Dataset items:
* * * * * * * * *

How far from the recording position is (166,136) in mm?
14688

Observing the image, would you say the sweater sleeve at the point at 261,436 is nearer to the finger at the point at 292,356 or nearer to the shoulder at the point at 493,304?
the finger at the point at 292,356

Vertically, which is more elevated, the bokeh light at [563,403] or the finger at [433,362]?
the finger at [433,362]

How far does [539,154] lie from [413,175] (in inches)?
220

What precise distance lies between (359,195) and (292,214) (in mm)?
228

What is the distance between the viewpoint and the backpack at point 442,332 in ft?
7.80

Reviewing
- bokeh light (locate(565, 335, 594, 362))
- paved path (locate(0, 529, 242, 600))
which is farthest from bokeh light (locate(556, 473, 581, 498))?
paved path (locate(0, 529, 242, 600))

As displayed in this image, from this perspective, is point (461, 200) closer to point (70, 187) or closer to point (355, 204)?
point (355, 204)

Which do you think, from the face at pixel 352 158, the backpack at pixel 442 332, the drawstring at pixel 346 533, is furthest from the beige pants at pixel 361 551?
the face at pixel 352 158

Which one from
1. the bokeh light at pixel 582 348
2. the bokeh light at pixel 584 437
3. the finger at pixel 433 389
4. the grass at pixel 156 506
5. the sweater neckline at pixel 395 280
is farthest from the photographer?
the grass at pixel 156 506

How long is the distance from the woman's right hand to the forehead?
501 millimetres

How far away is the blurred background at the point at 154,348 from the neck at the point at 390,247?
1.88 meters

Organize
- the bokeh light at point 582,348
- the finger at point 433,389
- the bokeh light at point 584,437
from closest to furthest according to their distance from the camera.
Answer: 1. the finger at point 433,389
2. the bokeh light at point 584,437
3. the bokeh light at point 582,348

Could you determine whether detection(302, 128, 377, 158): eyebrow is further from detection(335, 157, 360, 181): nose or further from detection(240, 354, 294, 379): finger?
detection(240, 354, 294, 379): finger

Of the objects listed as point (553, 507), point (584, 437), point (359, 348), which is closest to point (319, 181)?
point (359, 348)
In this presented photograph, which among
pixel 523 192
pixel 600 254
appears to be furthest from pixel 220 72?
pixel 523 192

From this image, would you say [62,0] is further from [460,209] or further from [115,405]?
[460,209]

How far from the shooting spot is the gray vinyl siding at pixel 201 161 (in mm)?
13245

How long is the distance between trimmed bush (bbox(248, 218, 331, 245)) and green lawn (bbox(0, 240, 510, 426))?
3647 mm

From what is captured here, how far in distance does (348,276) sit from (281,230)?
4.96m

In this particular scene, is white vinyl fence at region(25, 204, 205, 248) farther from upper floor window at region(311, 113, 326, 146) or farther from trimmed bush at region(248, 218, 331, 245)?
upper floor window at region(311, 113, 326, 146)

* * * * * * * * *

Copy the entire listing above, line for line, without changing anything.

How far from the recording position is (166,136) in mm?
14688

Observing the image, would you say the sweater sleeve at the point at 261,436 is nearer to the finger at the point at 292,356 or nearer to the shoulder at the point at 493,304?
the finger at the point at 292,356

Vertically, which is more elevated, the bokeh light at [563,403] or the finger at [433,362]?
the finger at [433,362]

How far does [539,154] lie from [413,175] (in inches)?
220

What precise distance lies between (359,195) and (292,214) (in mm)?
228

What is the distance between the viewpoint and the backpack at point 442,332 in ft?
7.80

Reviewing
- bokeh light (locate(565, 335, 594, 362))
- paved path (locate(0, 529, 242, 600))
which is farthest from bokeh light (locate(556, 473, 581, 498))?
paved path (locate(0, 529, 242, 600))

As displayed in this image, from this perspective, is point (461, 200) closer to point (70, 187) or closer to point (355, 204)?
point (355, 204)

Which do you think, from the face at pixel 352 158, the backpack at pixel 442 332, the drawstring at pixel 346 533, is furthest from the beige pants at pixel 361 551?
the face at pixel 352 158

Which one from
1. the bokeh light at pixel 582 348
2. the bokeh light at pixel 584 437
3. the finger at pixel 433 389
4. the grass at pixel 156 506
5. the sweater neckline at pixel 395 280
is farthest from the photographer?
the grass at pixel 156 506

How long is the distance from the woman's right hand to the forehead?
501 millimetres

How far away is the blurred background at the point at 154,348 from the neck at the point at 390,247?
1.88 meters

Organize
- the bokeh light at point 582,348
- the finger at point 433,389
- the bokeh light at point 584,437
from closest to furthest according to their distance from the camera.
Answer: 1. the finger at point 433,389
2. the bokeh light at point 584,437
3. the bokeh light at point 582,348

Could you determine whether detection(302, 128, 377, 158): eyebrow is further from detection(335, 157, 360, 181): nose or further from detection(240, 354, 294, 379): finger?
detection(240, 354, 294, 379): finger

Of the objects listed as point (553, 507), point (584, 437), point (359, 348), which is closest to point (319, 181)?
point (359, 348)
In this presented photograph, which among
pixel 523 192
pixel 600 254
appears to be furthest from pixel 220 72?
pixel 523 192

From this image, would you say [62,0] is further from [460,209] or further from [115,405]?
[460,209]

How far from the shooting spot is the gray vinyl siding at pixel 201 161 (in mm)?
13245

How long is the distance between trimmed bush (bbox(248, 218, 331, 245)) and green lawn (bbox(0, 240, 510, 426))?
3647 mm

From what is captured here, how far in distance does (348,276) sit from (281,230)?
4.96m

In this particular scene, is white vinyl fence at region(25, 204, 205, 248) farther from upper floor window at region(311, 113, 326, 146) or farther from trimmed bush at region(248, 218, 331, 245)?
upper floor window at region(311, 113, 326, 146)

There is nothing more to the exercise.